Glycemic effects of Det and Glar in rats. (a, b) Blood glucose was determined at indicated time points after SC insulin administration of Det 0.5 U kg−1 (triangle) or Glar 0.2 U kg−1 (diamond) in LF-fed rats (a; n=11–13 per group) or HF-fed rats (b; n=6–8 per group). Data are presented as the mean±s.e.m. and were analyzed by Student's two-tailed, unpaired t-test; P=NS, Glar vs Det.
Food intake
Here, we sought to determine the effects of relatively low-dose basal insulin therapy on food intake in both LF- and HF-fed animals. We observed in the LFD groups that neither insulin Det or Glar increased nor decreased cumulative food intake (Figures 2a and c) compared with Veh. Conversely, Det reduced cumulative food intake in HF-fed rats by 7% relative to Veh and by 10% relative to Glar (whereas Glar had no effect compared with Veh) resulting in a lower 4-week cumulative food intake (Figures 2b and c; Veh 2296±55 kcal, Glar 2379±72 kcal, Det 2130±47 kcal; Veh vs Det P<0.05, Glar vs Det P<0.001, Veh vs Glar P=NS). Clearly, the effect of Det to reduce food intake was dependent on HFD intake (F(5, 30)=44.82; P<0.0001).
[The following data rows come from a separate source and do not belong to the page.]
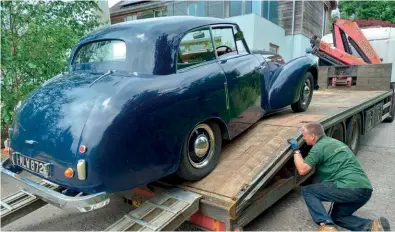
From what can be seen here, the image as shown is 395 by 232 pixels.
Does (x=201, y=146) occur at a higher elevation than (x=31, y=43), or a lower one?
lower

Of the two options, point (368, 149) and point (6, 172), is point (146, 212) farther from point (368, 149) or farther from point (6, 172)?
point (368, 149)

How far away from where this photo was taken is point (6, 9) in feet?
17.0

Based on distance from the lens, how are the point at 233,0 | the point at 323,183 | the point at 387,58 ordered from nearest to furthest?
the point at 323,183
the point at 387,58
the point at 233,0

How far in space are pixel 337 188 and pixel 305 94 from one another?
2322 mm

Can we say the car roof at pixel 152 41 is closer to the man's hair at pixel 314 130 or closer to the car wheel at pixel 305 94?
the man's hair at pixel 314 130

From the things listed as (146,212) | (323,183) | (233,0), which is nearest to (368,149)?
(323,183)

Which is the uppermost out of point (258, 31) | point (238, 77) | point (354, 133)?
point (258, 31)

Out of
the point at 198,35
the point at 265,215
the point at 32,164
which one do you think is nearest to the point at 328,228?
the point at 265,215

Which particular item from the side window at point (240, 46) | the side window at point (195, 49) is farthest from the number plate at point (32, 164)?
the side window at point (240, 46)

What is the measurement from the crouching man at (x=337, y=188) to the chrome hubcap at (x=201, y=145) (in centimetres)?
100

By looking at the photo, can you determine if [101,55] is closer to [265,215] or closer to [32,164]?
[32,164]

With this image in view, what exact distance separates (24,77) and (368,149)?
22.9ft

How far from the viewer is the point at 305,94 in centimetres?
518

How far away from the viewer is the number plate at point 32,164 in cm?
271
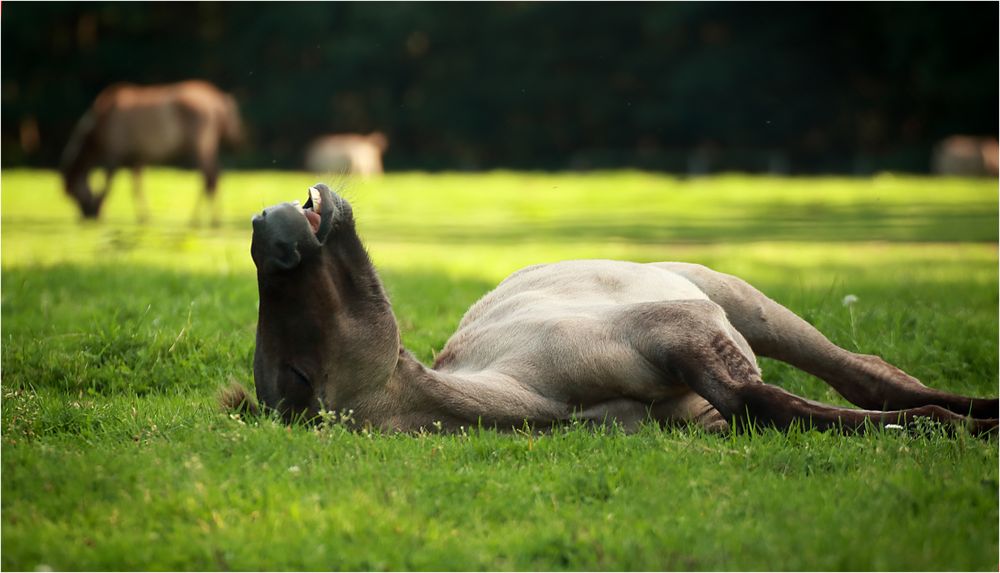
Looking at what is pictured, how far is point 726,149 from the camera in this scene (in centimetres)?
4419

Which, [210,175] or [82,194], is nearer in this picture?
[82,194]

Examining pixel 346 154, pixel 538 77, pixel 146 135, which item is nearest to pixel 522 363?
pixel 146 135

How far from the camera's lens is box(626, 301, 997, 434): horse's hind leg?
455cm

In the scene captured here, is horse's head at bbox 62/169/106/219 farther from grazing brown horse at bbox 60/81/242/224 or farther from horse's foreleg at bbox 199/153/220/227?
horse's foreleg at bbox 199/153/220/227

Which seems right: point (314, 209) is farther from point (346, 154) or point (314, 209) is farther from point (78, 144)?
point (346, 154)

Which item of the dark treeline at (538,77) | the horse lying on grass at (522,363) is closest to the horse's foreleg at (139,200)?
the horse lying on grass at (522,363)

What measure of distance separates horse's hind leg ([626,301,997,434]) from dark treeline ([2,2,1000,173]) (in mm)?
36223

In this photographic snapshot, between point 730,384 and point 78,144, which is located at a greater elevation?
point 730,384

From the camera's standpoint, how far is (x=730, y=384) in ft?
15.0

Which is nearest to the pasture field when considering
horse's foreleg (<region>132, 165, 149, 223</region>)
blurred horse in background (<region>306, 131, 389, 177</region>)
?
horse's foreleg (<region>132, 165, 149, 223</region>)

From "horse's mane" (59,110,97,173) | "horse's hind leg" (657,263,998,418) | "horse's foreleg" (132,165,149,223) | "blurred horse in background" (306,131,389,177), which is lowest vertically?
"blurred horse in background" (306,131,389,177)

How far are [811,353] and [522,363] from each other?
1.60m

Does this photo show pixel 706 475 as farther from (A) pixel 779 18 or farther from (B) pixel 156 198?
(A) pixel 779 18

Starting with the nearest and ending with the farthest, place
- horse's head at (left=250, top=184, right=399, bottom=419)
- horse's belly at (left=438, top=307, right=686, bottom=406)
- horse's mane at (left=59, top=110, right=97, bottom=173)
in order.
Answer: horse's head at (left=250, top=184, right=399, bottom=419)
horse's belly at (left=438, top=307, right=686, bottom=406)
horse's mane at (left=59, top=110, right=97, bottom=173)
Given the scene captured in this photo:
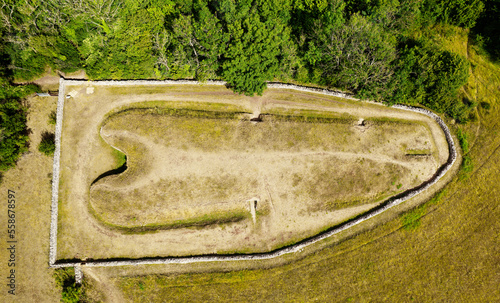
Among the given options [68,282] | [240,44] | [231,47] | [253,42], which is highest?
[253,42]

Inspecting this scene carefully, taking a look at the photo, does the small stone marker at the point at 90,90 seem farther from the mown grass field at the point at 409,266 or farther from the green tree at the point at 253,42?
the mown grass field at the point at 409,266

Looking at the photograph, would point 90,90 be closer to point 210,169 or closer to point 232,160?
point 210,169

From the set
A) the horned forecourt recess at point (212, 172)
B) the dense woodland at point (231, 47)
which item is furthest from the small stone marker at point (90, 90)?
the dense woodland at point (231, 47)

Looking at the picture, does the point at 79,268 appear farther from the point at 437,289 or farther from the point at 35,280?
the point at 437,289

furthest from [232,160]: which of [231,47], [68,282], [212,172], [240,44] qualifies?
[68,282]

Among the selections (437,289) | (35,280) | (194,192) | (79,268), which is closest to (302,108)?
(194,192)
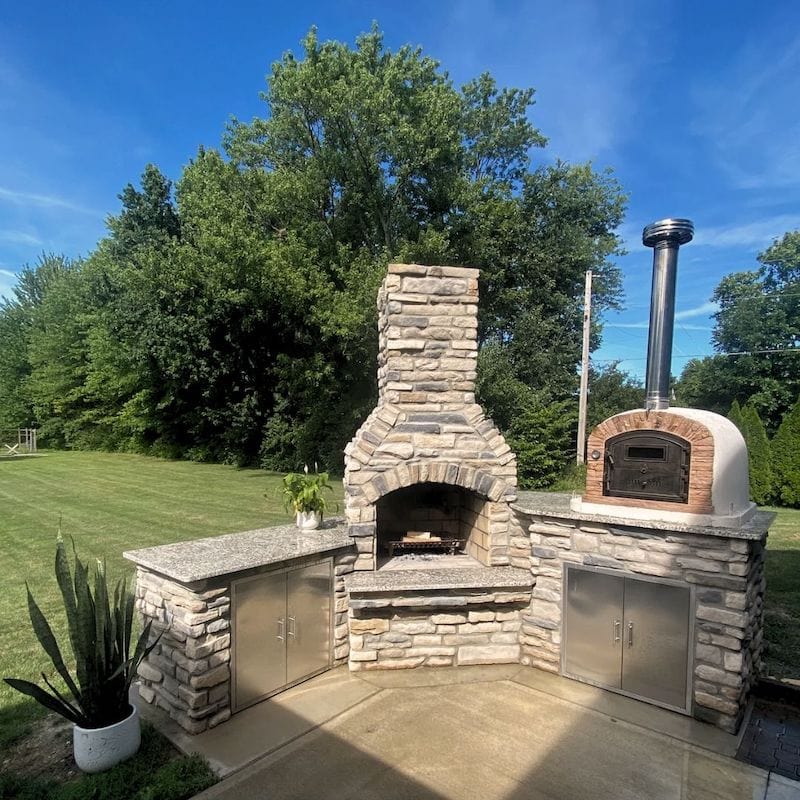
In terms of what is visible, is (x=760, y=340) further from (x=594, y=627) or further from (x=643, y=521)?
(x=594, y=627)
Effects of Det and Glar on food intake in LFD and HFD rats. Food intake was measured daily for each treatment group, Veh (circle), Det (triangle) and Glar (diamond); and presented as cumulative food intake in rats fed either LFD (a; n=5 per group) or HFD (b; n=6–8 per group). Total cumulative food intake for each treatment and diet group is shown (c). Data are presented as the mean±s.e.m. and were analyzed by two-way repeated measures ANOVA. Bonferroni's post-test shows that Det reduced cumulative food intake in HF-fed rats relative to Glar from 10 to 27 days and relative to Veh from 24 to 27 days. For all panels: *P<0.05 for Veh vs Det; #P<0.05, αP<0.01 and βP<0.001 for Glar vs Det comparisons as analyzed by Bonferroni's post-test.
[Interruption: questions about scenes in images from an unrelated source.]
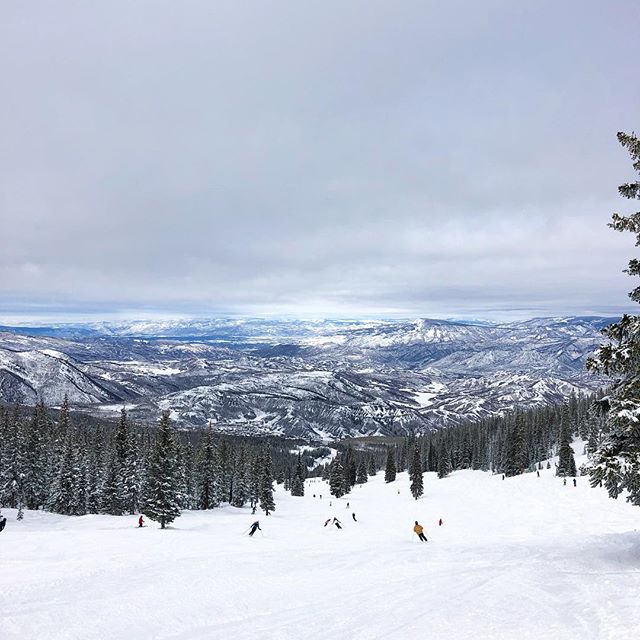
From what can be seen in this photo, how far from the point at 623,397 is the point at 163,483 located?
124 feet

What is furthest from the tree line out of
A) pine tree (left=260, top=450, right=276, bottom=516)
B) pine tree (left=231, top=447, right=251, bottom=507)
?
pine tree (left=231, top=447, right=251, bottom=507)

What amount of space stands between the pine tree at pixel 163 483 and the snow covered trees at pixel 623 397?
35.9 meters

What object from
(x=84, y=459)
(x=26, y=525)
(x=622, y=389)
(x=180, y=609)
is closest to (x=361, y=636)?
(x=180, y=609)

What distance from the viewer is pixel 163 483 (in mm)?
40406

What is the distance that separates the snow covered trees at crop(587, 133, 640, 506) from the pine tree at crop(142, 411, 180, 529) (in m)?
35.9

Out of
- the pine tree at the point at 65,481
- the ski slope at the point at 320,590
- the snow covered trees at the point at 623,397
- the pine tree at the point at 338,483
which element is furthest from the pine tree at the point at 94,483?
the snow covered trees at the point at 623,397

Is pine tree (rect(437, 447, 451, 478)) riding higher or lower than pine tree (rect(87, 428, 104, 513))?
lower

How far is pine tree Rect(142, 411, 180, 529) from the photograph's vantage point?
129 ft

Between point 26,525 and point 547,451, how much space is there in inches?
4841

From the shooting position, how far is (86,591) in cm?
1375

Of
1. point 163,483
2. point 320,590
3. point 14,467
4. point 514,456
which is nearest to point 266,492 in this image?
point 163,483

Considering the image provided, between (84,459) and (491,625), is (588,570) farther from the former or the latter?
(84,459)

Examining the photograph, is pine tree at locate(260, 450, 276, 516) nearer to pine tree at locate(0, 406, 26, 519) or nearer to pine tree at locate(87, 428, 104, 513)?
pine tree at locate(87, 428, 104, 513)

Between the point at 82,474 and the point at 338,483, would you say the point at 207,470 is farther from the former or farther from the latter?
the point at 338,483
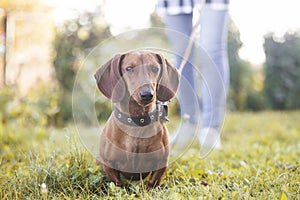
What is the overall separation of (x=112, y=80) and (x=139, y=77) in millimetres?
140

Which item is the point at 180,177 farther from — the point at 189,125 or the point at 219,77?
the point at 219,77

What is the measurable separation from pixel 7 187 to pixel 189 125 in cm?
100

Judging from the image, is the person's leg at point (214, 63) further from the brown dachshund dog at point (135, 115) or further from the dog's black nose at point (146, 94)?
the dog's black nose at point (146, 94)

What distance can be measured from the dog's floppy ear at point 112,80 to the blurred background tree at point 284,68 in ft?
22.1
Body weight and adipose mass
Because we observed significant attenuation of cumulative food intake in HF-fed rats receiving Det, the effect of basal insulin therapy on body weight and fat mass gain was of primary interest. Consistent with the food intake data in the LFD group neither Det nor Glar therapy had any effect on daily body weight and fat mass (Figures 3a and d) or body weight or fat mass gain (Figures 3c and f). In contrast, in HFD rats, Det trended to attenuate daily body weight (Figure 3b), but this did not reach statistical significance for any individual day over the 4-week period. Det did, however, reduce body weight gain relative to both Veh and Glar, whereas Glar had no effect compared with Veh (Figure 3c; Veh 72.0±4.8 g, Glar 72.5±4.0, Det 59.2±3.5; Veh vs Det P<0.05, Glar vs Det P<0.05, Veh vs Glar P=NS). The effect of Det to reduce body weight was clearly dependent on HFD intake (F(5, 30)=6.10; P<0.001).
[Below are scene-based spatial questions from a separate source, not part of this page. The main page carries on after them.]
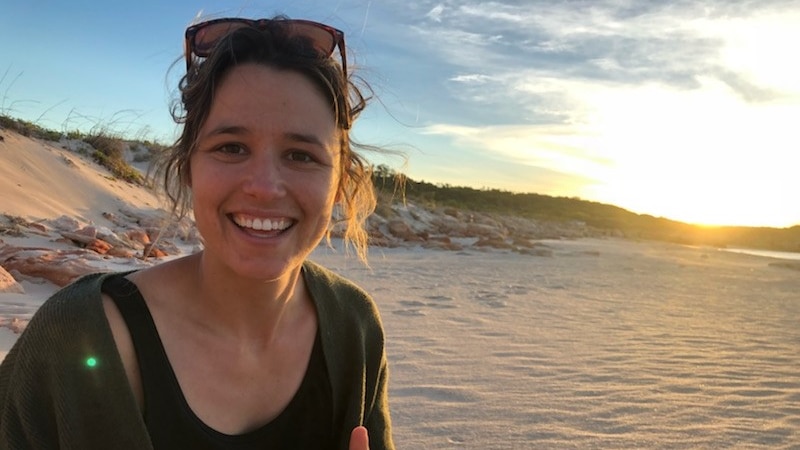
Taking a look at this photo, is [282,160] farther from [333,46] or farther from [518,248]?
[518,248]

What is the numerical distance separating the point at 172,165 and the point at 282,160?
1.43 feet

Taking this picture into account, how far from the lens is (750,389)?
165 inches

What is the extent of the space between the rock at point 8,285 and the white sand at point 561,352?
91mm

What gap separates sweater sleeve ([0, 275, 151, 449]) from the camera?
4.58 ft

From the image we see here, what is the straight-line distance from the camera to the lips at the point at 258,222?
66.2 inches

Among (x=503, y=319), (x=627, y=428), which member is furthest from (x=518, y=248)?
(x=627, y=428)

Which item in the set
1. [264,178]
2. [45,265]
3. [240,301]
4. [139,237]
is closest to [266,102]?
[264,178]

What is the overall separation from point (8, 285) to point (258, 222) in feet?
12.1

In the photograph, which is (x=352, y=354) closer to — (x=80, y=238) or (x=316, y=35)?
(x=316, y=35)

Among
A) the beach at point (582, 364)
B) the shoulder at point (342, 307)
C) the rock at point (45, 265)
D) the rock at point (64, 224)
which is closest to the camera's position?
the shoulder at point (342, 307)

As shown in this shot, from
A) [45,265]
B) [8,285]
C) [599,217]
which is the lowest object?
[8,285]

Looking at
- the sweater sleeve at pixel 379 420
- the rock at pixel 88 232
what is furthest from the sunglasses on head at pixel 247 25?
the rock at pixel 88 232

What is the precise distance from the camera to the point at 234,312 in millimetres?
1841

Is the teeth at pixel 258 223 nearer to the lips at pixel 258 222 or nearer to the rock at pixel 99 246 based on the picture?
the lips at pixel 258 222
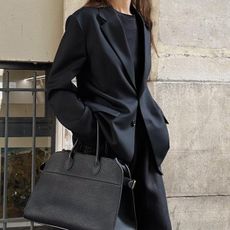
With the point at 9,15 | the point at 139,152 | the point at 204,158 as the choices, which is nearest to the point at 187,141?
the point at 204,158

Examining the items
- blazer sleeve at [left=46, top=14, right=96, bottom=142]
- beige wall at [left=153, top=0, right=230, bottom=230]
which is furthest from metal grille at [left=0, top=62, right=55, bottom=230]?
blazer sleeve at [left=46, top=14, right=96, bottom=142]

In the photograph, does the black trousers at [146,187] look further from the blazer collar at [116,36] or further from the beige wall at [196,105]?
the beige wall at [196,105]

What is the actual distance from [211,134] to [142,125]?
140 centimetres

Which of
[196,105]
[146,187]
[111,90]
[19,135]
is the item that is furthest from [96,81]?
[19,135]

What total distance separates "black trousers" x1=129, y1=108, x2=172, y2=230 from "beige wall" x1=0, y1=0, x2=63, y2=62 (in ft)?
5.14

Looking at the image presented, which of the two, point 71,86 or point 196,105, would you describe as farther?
point 196,105

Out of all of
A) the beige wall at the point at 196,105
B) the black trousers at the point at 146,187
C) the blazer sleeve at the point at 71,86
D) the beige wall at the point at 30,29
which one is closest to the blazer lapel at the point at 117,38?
the blazer sleeve at the point at 71,86

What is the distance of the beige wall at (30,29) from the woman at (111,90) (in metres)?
1.39

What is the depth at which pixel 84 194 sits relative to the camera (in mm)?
2102

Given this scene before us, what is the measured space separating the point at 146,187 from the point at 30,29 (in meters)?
1.76

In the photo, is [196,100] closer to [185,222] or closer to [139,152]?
[185,222]

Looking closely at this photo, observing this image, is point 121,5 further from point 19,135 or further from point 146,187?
point 19,135

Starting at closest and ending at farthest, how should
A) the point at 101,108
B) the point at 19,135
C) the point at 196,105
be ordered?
1. the point at 101,108
2. the point at 196,105
3. the point at 19,135

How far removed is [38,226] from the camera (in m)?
3.88
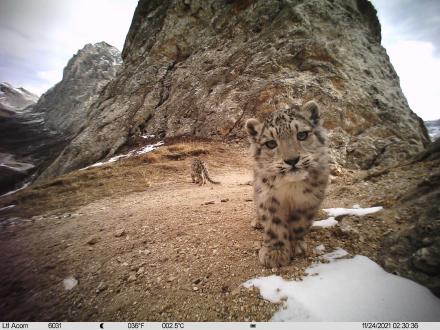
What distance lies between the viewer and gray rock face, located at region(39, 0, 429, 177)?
13578mm

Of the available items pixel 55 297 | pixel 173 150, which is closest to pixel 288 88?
pixel 173 150

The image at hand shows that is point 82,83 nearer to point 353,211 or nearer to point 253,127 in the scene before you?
point 253,127

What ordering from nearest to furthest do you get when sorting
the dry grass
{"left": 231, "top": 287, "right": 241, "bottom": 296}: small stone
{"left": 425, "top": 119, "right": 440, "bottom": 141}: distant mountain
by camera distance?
{"left": 231, "top": 287, "right": 241, "bottom": 296}: small stone, {"left": 425, "top": 119, "right": 440, "bottom": 141}: distant mountain, the dry grass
Insulin Det attenuates weight and adipose gain in HFD, but not LFD rats. Body weight was measured daily in rats fed either LFD (a; n=5 per group) or HFD (b; n=6–8 per group) for each treatment group; Veh (circle), Det (triangle) and Glar (diamond). Body weight gain was determined for the 4-week study period for all groups (c). Fat mass was measured three times weekly by NMR in rats fed either LFD (d; n=5 per group) or HFD (e; n=6–8 per group) for each treatment group; Veh (circle), Det (triangle) and Glar (diamond). Fat mass gain was determined for the 4-week study period for all groups (f). Data are presented as the mean±s.e.m. and were analyzed by either two-way repeated measures ANOVA (for body weight and fat mass) or two-way ANOVA (for body weight and fat mass gain). Bonferroni's post-test shows that daily fat mass (e) was reduced by Det relative to Veh from 13 to 26 days and relative to Glar from 10 to 26 days. For all panels: *P<0.05, **P<0.01, and ***P<0.001 for Veh vs Det; #P<0.05, αP<0.01 and βP<0.001 for Glar vs Det comparisons as analyzed by Bonferroni's post-test.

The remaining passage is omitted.